Type-Parametric Segment Trees In Scala

stree_small

In my post Functional Solution to Range Minimum Query (RMQ) using Segment Trees in Scala I explained how to efficiently solve the problem of finding the minimum element of an arbitrary sub-vector of integers. In that article I used a Segment Tree in which each node and leaf has an integer value, which is the minimum of the sub-vector defined by the corresponding range. In this article, I will explain how to use Segment Trees to solve a more general class of problems. Before introducing the solution, we need to answer the question, what are the functions, other the min:Int+ -> Int,  which can be computed efficiently using Segment Trees? Intuitively, some other functions are max(), sum(), avg(), probability(), etc. What do these functions have in common? It is the fact that they may be computed over each element in a given range or, more efficiently, using intermediate results, like their value computed over defined sub-ranges. In my article about RMQ we have seen that an efficient solution to the range minimum problem is based on a Segment Tree which stores the minimum of certain sub-ranges of the given integer vector. Using this technique, instead of iterating over the whole given sub-vector of n elements it is possible to execute only log2(n) computation steps. The same applies to max(), sum(), avg(), probability() computed over a range, and other similar functions, when their computation is optimised using Segment Trees.

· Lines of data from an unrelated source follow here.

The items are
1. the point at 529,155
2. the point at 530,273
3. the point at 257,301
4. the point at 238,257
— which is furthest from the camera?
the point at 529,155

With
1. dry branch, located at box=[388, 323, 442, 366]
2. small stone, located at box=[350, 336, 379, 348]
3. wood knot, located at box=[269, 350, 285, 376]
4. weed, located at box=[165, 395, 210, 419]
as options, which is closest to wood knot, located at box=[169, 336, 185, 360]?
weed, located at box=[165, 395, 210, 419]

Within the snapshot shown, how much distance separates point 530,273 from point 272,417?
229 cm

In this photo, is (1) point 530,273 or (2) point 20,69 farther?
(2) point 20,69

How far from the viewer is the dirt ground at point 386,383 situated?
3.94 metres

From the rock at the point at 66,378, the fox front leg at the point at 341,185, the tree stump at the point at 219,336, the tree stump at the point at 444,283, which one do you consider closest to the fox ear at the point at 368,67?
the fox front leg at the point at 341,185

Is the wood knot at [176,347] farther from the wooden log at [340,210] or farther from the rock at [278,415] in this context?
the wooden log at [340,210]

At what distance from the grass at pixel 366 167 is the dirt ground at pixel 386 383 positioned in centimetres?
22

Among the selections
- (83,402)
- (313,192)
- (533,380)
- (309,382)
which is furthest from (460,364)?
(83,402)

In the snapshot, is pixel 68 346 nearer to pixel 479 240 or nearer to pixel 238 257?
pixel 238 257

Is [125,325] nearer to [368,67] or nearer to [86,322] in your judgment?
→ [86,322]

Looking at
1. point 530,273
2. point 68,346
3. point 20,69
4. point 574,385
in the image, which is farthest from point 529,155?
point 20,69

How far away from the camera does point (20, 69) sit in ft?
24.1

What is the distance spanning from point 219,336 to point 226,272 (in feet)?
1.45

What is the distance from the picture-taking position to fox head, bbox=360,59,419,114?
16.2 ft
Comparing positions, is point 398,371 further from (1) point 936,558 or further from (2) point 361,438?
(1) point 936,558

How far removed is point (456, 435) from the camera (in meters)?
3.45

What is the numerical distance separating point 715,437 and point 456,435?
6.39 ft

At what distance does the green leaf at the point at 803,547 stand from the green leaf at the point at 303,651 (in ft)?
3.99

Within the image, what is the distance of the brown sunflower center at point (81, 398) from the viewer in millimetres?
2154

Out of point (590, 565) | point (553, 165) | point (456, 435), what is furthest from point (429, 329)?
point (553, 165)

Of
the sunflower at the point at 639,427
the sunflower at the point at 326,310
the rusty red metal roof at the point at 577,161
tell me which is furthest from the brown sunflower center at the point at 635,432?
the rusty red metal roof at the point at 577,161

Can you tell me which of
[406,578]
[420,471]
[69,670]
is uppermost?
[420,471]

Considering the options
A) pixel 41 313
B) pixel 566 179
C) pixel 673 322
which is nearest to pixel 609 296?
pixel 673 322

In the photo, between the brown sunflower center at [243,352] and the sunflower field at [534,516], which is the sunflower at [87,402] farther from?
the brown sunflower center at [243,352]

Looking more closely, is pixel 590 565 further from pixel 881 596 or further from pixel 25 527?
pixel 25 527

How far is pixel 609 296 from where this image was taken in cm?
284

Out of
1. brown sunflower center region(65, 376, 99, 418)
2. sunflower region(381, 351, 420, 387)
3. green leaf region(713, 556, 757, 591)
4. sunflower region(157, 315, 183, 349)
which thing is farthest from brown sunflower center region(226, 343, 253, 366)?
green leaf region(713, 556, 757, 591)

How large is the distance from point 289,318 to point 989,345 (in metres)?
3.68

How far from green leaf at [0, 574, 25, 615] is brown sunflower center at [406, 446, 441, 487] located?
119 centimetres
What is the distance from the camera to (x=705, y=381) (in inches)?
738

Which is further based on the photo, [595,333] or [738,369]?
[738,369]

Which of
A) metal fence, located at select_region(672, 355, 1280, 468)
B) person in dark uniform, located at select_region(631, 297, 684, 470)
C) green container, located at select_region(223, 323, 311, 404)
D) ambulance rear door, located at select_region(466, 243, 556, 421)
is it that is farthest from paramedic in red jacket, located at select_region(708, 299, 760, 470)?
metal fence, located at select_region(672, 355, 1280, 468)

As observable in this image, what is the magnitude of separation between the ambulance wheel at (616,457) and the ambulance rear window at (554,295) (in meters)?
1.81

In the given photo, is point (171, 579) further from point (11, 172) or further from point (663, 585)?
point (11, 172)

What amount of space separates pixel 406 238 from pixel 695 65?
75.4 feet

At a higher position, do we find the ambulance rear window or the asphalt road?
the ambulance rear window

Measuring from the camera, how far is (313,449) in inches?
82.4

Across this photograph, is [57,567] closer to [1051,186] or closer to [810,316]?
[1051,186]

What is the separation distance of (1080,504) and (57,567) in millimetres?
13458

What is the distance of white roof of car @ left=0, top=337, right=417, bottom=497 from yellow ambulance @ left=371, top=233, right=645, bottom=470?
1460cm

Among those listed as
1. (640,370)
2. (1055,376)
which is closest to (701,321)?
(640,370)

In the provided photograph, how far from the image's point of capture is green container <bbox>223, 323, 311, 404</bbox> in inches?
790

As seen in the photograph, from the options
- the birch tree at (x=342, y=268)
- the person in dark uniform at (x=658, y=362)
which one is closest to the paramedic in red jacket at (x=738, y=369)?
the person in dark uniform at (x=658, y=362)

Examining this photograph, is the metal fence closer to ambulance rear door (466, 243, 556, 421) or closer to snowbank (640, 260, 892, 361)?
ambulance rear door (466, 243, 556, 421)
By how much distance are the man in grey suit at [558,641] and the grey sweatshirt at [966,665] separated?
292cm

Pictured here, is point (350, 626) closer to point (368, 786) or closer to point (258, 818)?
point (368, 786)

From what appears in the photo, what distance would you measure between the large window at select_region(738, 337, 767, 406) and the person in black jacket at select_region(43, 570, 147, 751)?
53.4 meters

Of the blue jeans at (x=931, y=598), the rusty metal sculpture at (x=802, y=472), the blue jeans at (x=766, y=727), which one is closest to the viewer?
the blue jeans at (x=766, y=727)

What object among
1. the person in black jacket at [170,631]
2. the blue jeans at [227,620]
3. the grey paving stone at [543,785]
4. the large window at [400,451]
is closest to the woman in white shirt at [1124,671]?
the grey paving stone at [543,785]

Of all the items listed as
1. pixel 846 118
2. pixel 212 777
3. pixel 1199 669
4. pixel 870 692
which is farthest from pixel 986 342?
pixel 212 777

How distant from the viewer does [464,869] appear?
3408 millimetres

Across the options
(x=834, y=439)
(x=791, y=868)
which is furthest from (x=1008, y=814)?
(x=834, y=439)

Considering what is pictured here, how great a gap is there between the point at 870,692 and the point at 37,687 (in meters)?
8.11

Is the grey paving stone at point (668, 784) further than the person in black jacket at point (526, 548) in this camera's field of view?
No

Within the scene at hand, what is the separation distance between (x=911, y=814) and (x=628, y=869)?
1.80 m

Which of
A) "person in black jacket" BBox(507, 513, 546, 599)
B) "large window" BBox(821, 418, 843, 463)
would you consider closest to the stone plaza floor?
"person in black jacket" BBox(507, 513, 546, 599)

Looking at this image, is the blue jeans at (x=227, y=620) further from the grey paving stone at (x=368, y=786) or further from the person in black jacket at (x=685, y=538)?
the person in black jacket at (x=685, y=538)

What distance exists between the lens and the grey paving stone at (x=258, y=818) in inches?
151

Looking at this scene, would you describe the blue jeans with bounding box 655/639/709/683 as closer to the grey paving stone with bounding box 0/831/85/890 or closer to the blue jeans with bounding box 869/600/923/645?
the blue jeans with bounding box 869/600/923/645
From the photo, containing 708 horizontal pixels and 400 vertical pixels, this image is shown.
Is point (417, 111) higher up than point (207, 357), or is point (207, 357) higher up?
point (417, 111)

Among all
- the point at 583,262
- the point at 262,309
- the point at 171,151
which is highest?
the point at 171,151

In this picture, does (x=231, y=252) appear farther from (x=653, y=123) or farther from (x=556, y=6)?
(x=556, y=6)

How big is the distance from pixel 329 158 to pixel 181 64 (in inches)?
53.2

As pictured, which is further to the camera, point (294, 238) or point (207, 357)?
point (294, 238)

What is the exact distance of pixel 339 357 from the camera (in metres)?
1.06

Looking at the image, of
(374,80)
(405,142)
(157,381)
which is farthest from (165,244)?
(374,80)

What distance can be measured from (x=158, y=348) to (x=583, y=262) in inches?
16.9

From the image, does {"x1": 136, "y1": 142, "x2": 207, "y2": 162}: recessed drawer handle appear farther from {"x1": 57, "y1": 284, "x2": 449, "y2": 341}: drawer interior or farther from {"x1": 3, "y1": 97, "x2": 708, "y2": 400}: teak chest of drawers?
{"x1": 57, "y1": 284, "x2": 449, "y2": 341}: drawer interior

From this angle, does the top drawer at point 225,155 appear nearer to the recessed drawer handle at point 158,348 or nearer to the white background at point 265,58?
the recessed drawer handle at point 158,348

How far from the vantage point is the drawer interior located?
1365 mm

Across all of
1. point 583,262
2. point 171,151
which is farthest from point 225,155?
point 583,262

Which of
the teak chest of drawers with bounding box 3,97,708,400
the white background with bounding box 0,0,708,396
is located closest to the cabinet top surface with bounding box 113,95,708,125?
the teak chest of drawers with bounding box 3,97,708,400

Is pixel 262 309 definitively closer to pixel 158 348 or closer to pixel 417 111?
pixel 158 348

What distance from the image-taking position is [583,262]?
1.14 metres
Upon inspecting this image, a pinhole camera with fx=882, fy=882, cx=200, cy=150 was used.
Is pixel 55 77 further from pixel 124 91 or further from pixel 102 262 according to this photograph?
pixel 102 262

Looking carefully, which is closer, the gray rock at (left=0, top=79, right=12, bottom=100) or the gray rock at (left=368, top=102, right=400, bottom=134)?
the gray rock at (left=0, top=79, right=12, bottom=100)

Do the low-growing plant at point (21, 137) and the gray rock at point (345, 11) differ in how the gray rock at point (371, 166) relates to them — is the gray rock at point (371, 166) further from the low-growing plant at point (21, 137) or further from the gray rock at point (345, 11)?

In general, the functions we are targeting with Type-Parametric Segment Trees can be defined like this.

Definition
Let v be a Vector of n elements of type X, say, val v: Vector[X], and f a function f:X+ -> V. Function f can be solved efficiently using a Type-Parametric Segment Tree if and only if:
g: (V x V) -> V, such that
∀n >= 2, ∀i ∈ {0, n-2}    f(x0, x1, …, xn-1) = g(f(x0, x1, …, xi), f(xi+1, …, xn-1))                 (1)

Example: min()
Function min() clearly satisfies the definition above because the minimum of a set of elements can also be determined as the minimum of the minimum values computed over any two partitions of the same set.

Example: avg()
Let:
1) n ∈ Integer, such that n > 0;
2) val a = Vector[Integer], with a.length == n;
3) i, j ∈ Integer such that i, j >= 1 and i+j == n
4) avgn() the average computed over all n elements of vector a
5) avgi() the average computed over the first i elements of vector a
6) avgj() the average computed over the last j elements of vector a

We define our function g as follows:
7) g(avgi(), avgj()) = (i/n)(avgi()) + (j/n)(avgj())

Optional proof (only for the interested reader)
Proposition 1: avgn() = (i/n)avgi()+(j/n)avgj()
By definition of avg we have:
8) avgn() = (1/n)∑xn
Decomposing the sum:
9) (1/n)∑xn = (1/n)(∑xi+∑xj)
Using the distributive property:
10) (1/n)(∑xi+∑xj) = (1/n)∑xi + (1/n) ∑xj
But 1 = (i/i), therefore:
11) (1/n)∑xi = (i/n) (1/i) ∑xi
By definition of avg we have:
12) (1/i) ∑xi = avgi()
Combining 11) and 12) we now have:
13) (1/n)∑xi = (i/n)avgi()
In the same exact way it can easily be proved that:
14) (1/n)∑xj = (j/n)avgj()
Combining 10), 13) and 14) we have:
15) avgn() = (i/n)avgi()+(j/n)avgj()
This ends the proof.

We see from definition 7) that avg of n elements can be expressed in terms of its value on any two splits of the vector. To make the concept clearer, we will now see an example in Scala. First, we will see how the SegmentTree data structure can be redesigned in order to become type-parametric. For convenience’s sake, I will use images in this article, but the interested reader may find source code in github:
Type-parametric Segment Tree
Example with function AVG

The first thing to notice is the creation of dedicated class Range. A range class is already available in Scala, but its intended use is different from what we need for our SegmentTree. The below is a very light-weight implementation which allows to perform useful operations on ranges like, for example, intersection.

classrange
This is the implementation of the Segment Tree. The value of each node or leaf of a segment tree is parametric (class V).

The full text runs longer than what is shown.